Required work: Pull every line with "https" from the data.
--- Source records Enclosed Below ---
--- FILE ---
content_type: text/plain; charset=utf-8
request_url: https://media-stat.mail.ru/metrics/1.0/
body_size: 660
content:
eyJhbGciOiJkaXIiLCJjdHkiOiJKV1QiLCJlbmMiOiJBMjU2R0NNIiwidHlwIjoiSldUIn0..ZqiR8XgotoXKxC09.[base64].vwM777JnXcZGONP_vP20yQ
--- End of Enclosed Source records ---
--- Source records Enclosed Below ---
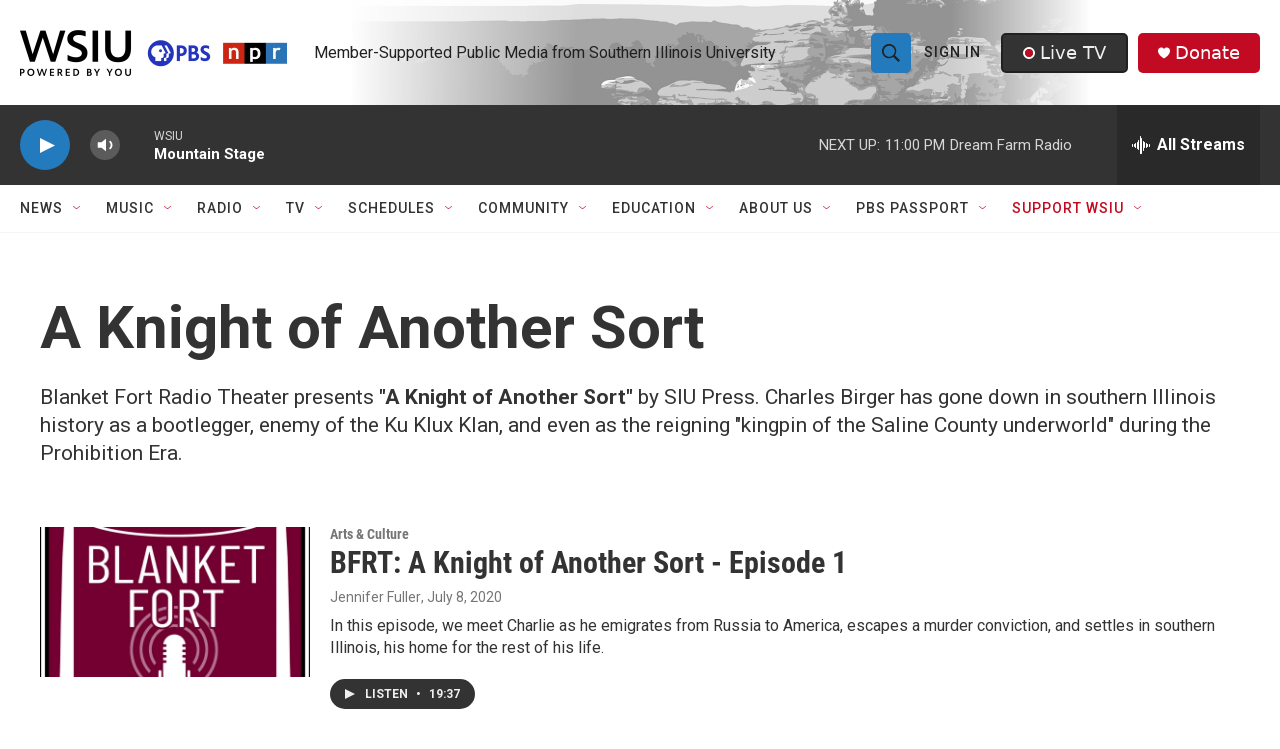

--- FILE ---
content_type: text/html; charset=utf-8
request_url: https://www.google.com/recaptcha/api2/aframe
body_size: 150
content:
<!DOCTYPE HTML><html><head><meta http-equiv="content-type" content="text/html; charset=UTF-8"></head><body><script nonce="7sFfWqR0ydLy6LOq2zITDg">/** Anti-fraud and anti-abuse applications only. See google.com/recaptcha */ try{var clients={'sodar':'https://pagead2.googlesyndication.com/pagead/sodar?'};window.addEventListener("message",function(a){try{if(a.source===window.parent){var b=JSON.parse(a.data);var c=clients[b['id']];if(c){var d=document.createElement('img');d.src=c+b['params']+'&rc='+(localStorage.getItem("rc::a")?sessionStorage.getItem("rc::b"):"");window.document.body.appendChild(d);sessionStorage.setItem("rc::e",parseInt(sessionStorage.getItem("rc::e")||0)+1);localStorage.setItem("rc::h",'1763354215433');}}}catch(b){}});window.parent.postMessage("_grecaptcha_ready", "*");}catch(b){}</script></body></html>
--- End of Enclosed Source records ---
Answer:
request_url: https://media-stat.mail.ru/metrics/1.0/
request_url: https://www.google.com/recaptcha/api2/aframe
<!DOCTYPE HTML><html><head><meta http-equiv="content-type" content="text/html; charset=UTF-8"></head><body><script nonce="7sFfWqR0ydLy6LOq2zITDg">/** Anti-fraud and anti-abuse applications only. See google.com/recaptcha */ try{var clients={'sodar':'https://pagead2.googlesyndication.com/pagead/sodar?'};window.addEventListener("message",function(a){try{if(a.source===window.parent){var b=JSON.parse(a.data);var c=clients[b['id']];if(c){var d=document.createElement('img');d.src=c+b['params']+'&rc='+(localStorage.getItem("rc::a")?sessionStorage.getItem("rc::b"):"");window.document.body.appendChild(d);sessionStorage.setItem("rc::e",parseInt(sessionStorage.getItem("rc::e")||0)+1);localStorage.setItem("rc::h",'1763354215433');}}}catch(b){}});window.parent.postMessage("_grecaptcha_ready", "*");}catch(b){}</script></body></html>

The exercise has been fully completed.